AIM OF THE EXERCISE — Check every line of the data below for "vote". Copy each one that has it.

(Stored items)
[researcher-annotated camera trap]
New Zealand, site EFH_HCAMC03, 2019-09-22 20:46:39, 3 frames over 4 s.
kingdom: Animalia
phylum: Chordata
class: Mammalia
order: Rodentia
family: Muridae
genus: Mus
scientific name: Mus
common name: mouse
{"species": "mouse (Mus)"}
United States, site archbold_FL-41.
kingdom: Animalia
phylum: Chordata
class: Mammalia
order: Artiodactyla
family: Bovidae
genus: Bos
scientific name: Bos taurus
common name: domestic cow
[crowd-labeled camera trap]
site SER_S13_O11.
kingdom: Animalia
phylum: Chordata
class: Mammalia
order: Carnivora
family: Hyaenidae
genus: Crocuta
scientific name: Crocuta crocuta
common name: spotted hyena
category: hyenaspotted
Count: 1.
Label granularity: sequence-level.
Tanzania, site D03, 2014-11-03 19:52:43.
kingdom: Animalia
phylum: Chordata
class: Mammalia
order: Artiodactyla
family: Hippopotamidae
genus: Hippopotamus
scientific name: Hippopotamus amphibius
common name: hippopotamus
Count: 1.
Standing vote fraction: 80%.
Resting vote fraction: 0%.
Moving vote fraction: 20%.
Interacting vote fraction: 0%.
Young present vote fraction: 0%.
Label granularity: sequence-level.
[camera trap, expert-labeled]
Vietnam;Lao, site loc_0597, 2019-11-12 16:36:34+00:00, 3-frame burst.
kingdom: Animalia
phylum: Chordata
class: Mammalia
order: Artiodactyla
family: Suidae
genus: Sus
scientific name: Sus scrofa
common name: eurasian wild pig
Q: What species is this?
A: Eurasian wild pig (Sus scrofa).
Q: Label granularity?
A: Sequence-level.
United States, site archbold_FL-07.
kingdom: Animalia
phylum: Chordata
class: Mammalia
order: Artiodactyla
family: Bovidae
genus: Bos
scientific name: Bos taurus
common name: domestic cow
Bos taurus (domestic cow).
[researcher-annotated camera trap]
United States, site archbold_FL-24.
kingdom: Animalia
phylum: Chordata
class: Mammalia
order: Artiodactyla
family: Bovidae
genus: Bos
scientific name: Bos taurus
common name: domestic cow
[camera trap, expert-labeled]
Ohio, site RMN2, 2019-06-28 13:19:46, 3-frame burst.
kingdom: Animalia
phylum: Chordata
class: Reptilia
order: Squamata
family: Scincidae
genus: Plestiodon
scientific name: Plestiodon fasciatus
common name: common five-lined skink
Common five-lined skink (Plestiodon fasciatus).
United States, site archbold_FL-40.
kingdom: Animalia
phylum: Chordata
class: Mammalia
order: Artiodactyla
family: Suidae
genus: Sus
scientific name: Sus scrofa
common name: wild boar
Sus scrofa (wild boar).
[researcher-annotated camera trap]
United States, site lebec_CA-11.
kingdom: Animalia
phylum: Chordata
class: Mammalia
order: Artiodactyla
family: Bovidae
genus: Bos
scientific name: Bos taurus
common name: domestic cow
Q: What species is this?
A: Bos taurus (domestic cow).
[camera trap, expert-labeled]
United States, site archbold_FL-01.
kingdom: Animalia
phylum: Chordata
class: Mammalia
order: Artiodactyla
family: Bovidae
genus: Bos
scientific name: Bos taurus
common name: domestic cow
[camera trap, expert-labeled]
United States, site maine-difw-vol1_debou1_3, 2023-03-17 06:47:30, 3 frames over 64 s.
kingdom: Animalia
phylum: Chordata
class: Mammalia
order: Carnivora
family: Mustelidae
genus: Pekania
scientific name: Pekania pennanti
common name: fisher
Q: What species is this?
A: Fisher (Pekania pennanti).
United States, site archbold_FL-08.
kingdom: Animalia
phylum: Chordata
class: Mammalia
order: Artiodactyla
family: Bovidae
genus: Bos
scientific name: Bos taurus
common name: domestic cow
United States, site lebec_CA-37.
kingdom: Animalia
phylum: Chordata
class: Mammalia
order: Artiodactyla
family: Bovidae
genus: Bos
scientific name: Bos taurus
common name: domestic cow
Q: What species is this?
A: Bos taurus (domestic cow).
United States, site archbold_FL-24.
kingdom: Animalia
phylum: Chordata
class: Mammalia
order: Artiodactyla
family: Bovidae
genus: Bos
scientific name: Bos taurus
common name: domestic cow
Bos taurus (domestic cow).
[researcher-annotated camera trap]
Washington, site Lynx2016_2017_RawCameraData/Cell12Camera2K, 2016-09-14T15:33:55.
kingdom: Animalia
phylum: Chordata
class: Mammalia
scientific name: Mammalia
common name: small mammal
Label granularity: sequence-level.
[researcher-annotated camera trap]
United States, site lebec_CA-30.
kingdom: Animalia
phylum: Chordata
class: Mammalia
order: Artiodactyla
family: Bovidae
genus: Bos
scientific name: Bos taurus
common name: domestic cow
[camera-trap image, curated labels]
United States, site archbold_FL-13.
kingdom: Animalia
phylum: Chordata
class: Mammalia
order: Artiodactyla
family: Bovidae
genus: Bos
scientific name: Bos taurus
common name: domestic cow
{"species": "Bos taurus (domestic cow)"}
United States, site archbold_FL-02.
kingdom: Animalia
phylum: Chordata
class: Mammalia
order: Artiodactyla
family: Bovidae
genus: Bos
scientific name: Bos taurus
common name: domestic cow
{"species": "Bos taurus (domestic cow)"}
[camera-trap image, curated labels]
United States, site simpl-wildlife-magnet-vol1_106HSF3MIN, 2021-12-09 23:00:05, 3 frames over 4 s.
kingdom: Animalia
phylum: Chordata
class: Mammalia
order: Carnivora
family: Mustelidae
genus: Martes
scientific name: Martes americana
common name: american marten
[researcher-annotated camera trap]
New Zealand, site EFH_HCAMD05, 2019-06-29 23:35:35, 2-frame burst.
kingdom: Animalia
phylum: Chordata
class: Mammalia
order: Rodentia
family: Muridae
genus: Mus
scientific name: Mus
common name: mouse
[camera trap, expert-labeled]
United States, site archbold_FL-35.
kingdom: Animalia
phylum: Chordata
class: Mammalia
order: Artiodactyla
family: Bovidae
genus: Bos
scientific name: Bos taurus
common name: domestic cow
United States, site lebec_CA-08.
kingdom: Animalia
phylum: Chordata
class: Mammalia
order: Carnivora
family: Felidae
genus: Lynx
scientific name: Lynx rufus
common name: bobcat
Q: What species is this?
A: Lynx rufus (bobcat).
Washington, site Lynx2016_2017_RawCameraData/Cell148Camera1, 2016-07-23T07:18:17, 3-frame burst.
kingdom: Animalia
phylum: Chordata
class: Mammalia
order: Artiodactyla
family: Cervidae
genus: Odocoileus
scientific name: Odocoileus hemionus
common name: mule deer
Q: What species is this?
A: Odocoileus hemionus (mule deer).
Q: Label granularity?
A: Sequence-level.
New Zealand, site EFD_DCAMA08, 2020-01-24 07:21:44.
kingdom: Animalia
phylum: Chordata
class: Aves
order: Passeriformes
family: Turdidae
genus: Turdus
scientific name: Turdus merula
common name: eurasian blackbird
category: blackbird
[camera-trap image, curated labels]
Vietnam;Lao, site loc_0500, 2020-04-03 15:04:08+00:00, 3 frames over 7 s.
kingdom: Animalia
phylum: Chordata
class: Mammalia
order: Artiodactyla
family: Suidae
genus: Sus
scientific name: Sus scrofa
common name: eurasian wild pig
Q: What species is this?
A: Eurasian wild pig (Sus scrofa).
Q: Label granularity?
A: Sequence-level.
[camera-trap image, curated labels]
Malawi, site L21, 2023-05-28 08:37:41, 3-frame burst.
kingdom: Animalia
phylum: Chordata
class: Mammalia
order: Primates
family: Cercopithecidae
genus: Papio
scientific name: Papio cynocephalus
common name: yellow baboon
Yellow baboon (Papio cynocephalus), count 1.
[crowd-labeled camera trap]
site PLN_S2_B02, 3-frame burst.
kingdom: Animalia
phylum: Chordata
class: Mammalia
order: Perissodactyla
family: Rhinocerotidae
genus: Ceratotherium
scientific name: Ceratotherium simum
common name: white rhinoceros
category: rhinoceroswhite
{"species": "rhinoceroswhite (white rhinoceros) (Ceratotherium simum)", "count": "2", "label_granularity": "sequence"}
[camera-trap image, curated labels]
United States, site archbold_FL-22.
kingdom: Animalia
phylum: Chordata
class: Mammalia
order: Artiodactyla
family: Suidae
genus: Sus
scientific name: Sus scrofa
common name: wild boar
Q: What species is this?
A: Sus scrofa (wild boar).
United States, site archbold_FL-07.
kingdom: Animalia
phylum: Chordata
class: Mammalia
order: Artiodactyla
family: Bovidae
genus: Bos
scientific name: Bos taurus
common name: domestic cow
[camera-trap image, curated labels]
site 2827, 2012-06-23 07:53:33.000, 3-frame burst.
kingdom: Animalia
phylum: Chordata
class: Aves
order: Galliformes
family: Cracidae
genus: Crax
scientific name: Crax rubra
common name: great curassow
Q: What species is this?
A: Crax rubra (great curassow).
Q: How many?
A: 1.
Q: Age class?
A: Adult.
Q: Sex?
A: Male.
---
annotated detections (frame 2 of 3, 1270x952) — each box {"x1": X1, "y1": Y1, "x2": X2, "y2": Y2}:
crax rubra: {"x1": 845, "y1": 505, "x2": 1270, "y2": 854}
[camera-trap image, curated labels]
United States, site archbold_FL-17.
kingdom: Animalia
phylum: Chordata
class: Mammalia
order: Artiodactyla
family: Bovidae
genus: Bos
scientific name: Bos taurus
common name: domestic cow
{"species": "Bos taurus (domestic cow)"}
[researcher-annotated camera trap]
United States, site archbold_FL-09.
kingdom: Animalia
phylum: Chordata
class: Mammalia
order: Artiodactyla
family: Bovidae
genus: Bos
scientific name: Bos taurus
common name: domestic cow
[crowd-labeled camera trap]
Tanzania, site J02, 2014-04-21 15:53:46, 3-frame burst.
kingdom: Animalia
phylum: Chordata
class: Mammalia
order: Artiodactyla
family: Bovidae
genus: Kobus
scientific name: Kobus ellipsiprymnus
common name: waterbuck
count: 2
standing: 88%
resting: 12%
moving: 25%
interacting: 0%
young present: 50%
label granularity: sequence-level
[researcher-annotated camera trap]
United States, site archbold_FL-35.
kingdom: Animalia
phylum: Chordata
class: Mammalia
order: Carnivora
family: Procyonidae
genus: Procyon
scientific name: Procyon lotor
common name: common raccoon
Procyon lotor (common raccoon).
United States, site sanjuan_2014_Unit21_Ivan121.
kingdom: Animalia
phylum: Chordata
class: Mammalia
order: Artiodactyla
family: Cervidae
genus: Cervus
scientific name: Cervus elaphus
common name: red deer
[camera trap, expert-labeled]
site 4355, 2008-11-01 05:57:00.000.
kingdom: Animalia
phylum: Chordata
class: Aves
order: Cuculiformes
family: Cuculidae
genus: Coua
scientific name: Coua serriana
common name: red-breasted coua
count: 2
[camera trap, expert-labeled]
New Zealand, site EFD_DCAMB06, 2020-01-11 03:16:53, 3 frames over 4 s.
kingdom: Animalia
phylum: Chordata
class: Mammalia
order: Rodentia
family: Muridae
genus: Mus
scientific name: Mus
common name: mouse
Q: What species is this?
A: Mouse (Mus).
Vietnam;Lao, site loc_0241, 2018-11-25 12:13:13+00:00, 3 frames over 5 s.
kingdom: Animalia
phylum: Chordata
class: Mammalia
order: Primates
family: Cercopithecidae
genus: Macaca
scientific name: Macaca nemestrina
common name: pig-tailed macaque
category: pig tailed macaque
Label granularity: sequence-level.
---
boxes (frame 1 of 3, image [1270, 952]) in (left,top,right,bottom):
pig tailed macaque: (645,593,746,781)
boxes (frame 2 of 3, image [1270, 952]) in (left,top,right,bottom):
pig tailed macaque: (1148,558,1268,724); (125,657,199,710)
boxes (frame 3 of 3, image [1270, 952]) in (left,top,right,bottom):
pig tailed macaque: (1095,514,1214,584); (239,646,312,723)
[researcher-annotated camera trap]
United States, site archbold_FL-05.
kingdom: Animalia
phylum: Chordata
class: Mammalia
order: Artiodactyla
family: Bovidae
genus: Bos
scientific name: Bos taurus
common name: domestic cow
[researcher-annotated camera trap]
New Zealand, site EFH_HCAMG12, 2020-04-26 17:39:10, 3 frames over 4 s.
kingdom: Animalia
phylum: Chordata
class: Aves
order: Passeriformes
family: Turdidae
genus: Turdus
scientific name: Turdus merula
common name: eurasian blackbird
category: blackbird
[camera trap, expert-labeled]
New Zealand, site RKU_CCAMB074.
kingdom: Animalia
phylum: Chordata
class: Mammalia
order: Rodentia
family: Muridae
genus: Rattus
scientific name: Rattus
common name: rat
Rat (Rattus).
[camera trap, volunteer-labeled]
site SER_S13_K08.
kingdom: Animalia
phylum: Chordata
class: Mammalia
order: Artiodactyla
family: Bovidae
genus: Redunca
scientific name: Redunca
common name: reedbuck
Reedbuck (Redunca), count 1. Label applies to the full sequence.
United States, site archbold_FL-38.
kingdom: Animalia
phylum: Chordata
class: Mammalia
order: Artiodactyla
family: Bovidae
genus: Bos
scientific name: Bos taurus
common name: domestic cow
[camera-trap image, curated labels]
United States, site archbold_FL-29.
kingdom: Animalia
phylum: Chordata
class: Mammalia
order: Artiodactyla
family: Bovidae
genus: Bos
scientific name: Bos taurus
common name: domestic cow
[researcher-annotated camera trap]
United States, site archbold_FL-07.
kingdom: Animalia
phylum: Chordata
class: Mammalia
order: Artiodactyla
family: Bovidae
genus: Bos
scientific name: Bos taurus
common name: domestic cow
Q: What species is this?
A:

SOLUTION TO THE PROBLEM —
Standing vote fraction: 80%.
Resting vote fraction: 0%.
Moving vote fraction: 20%.
Interacting vote fraction: 0%.
Young present vote fraction: 0%.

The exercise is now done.